But despite that success, a handful of other developments have darkened NYRA’s prospects, including the suspension on Monday of Charles Hayward, the association’s president since 2004, and Patrick Kehoe, NYRA’s legal counsel since 2002.

Both officials were named in a report by the New York State Racing and Wagering Board that challenged claims that association officials were not aware that they had applied the wrong takeout rate to wagers for a period of 15 months in 2010 and 2011. The report was issued on Monday morning, and by late on Monday afternoon, NYRA’s board had issued the suspensions.

The suspensions have led to disarray at NYRA. Officials on Tuesday said they would not comment on the association’s plans beyond a statement released by the board on Monday night that NYRA would cooperate with the state’s inquiry. Steven Duncker, the association’s chairman, did not return phone calls.

With the suspensions in place, the highest-ranking management official at NYRA is Ellen McClain, the company’s chief operating officer. Although she has a strong reputation at NYRA and among state regulators for her financial expertise, she was a newcomer to the racing industry when she was hired as NYRA’s chief financial officer in 2009.

The release of the report came after a troubling winter for the association despite double-digit gains in handle. Most prominently, 23 horses broke down at Aqueduct, leading Governor Andrew Cuomo to call for the formation of a task force to investigate the deaths and drawing unforgiving attention from the media.

After the release of the report Monday, Cuomo said that he has asked the state’s inspector general to investigate the accusations in the report and whether any state laws might have been broken during the 15-month period when the association’s takeout rate for some exotic wagers was at 26 percent while the law limited the rate to 25 percent.

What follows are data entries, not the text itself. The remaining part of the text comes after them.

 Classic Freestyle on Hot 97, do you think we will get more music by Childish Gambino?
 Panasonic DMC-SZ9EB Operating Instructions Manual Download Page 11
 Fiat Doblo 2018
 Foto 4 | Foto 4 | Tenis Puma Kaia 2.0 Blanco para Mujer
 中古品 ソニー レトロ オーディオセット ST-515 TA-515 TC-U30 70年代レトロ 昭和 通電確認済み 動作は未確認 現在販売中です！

The inspector general’s office reported Tuesday that the agency could not confirm or deny whether it had started an investigation. The agency cannot by itself pursue criminal charges, but it can forward findings of an investigation to state or federal prosecutors.

The state racing board’s report could lead to a review by the New York Racing Franchise Oversight Board of NYRA’s fitness to retain the franchise to operate Aqueduct, Belmont, and Saratoga. When the board was formed in 2008, it was given broad powers to oversee NYRA’s operations, including the ability to recommend to the state legislature that the association’s franchise be revoked. A decision to review NYRA’s fitness as the franchise holder could be further politicized, given the revenues that NYRA and its horsemen receive from the Aqueduct casino and the potential for Belmont as a future casino location.

In the meantime, Hayward’s supporters said on Tuesday that they felt that he had not acted wrongfully but had misinterpreted the law and then failed to fully explain his decision to keep the takeout at 26 percent when the error was discovered by outside auditors.

“I just feel bad for him,” said a horseman who spoke on the condition of anonymity because of the sensitivity of the subject. “He’s really well liked by the trainers, and everyone knows him as a good guy. I hope he gets through this, but it doesn’t look good.”